Rents decline south of the river as oversupply hits the prime market

An oversupply of buy-to-let properties south of the river has seen rents decline in prime London, a property investor has warned.

Research by London Central Portfolio (LCP) found the lettings market is being impacted by a proliferation of new developments, resulting in supply beginning to outstrip demand in some areas.

According to LCP, the London market south of the river is beginning to suffer as large numbers of the planned 22,000 units between Battersea and Nine Elms have come to market.

Data analysed by LCP found an annual increase in available rental properties in this area amounting to 28.1%. This has been accompanied by a 6% discount on asking rents over the past three months, although no actual figures behind these percentages are available.

The number of properties actually let across prime postcodes of SE11, SW11 and SW8 has dropped 14.8% over the past three months, LCP said, and there has been a fall in achieved rents of 2.8%.

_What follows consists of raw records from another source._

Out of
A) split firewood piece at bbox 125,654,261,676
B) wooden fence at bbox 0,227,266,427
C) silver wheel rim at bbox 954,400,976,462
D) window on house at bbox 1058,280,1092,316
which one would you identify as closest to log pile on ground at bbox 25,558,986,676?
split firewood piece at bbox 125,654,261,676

However, according to LCP, the picture for the rental market has been far more robust in prime central London where stock levels have increased by just 5%, rents have increased 1.5% and the number of properties being let has also seen a 2.5% increase over the past three months.

Naomi Heaton, chief executive of LCP, said: “In much the same way as we see in the sales market, there is increasing fragmentation in the lettings market, according to property type and by price point.

“Alongside the oversupply of rental stock in new-build heartlands, the uncertain economic outlook has resulted in tighter tenant budgets.

“In contrast to the dynamics south of the river, the mainstream rental market in PCL has continued to perform positively as demand for well-presented rental property remains high and stock remains scarce.”